Can anyone explain why we have {{unk.}}
when it essentially duplicates what {{etyl|und}}
does? Or is there some subtle distinction between unknown and undetermined that I'm missing? Carolina wren 20:30, 3 March 2009 (UTC)
- Seems to me that the latter would be preferable. My guess is that the creators and users of
{{unk.}}
were unaware of{{und}}
(I was). -Atelaes λάλει ἐμοί 19:22, 4 March 2009 (UTC)
- See also the discussion at: WT:BP: 2009/July: template:und
- There several people agree that {etyl|und} is the way to go, but others (Ruakh) suggest (as I understand it) that it’s only appropriate if the language is undetermined, but the {unk.} is better if the etymology is unknown for other reasons.
- Does this seem a good distinction, and should we retain separate templates, or standardize on one or the other?
- —Nils von Barth (nbarth) (talk) 02:37, 19 December 2009 (UTC)
I don't think that that distinction is particularly relevant or of value (when browsing categories), and would rather prefer that we have the generic category for words with "unknown" etymologies where the source language (or language family) is completely unknown. On the other hand, words which have disputable etymologies (e.g. multiple possible sources) should not use it IMHO and should use multiple invocations of {{etyl}}
instead. --Ivan Štambuk 03:20, 19 December 2009 (UTC)

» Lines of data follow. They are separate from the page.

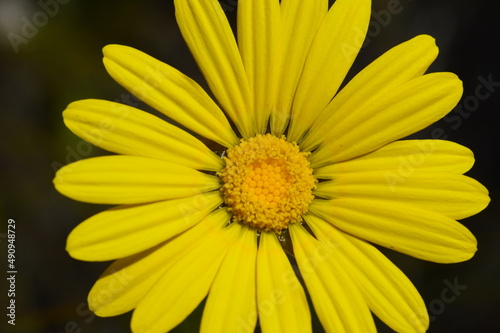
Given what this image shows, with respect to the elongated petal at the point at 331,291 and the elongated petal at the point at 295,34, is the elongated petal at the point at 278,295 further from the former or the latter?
the elongated petal at the point at 295,34

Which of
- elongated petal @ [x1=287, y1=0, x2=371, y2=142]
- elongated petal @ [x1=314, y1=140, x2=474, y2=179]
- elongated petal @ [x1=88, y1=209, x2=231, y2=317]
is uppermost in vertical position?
elongated petal @ [x1=287, y1=0, x2=371, y2=142]

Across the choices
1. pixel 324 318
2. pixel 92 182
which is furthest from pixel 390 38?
pixel 92 182

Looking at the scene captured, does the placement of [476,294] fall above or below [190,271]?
below

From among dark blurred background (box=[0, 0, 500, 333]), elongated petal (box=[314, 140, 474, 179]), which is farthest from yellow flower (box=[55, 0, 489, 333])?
dark blurred background (box=[0, 0, 500, 333])

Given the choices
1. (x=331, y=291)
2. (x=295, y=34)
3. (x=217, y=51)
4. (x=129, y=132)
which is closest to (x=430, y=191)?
(x=331, y=291)

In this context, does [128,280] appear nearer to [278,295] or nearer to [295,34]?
[278,295]

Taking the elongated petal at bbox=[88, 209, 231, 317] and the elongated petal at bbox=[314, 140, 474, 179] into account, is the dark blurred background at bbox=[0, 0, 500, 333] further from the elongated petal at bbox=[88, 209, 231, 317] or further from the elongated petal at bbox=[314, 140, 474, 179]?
the elongated petal at bbox=[88, 209, 231, 317]

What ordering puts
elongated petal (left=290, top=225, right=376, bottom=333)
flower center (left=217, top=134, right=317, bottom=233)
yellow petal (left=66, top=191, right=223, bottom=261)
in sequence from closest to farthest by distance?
yellow petal (left=66, top=191, right=223, bottom=261), elongated petal (left=290, top=225, right=376, bottom=333), flower center (left=217, top=134, right=317, bottom=233)

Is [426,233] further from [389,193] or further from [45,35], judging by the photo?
[45,35]
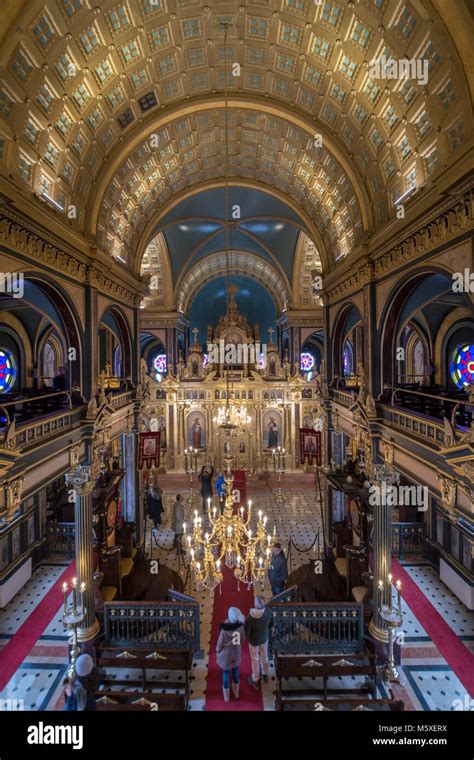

Looks like I'm the main user of {{unk.}}
and I don't mind switching to {{etyl|und}}
as long as it doesn't link to Wikipedia article for "Undetermined language", is not capitalized and takes an optional title= parameter for cases when I want to word the ety differently, as in ձախ. --Vahagn Petrosyan 07:10, 19 December 2009 (UTC)
User DCDuring flagged my edit again with etystub this time. Is it personal? I provided the etymology - the literal translation of 桂林 Guìlín:
From Chinese 桂 (guì) and 林 (lín) - "laurel tree".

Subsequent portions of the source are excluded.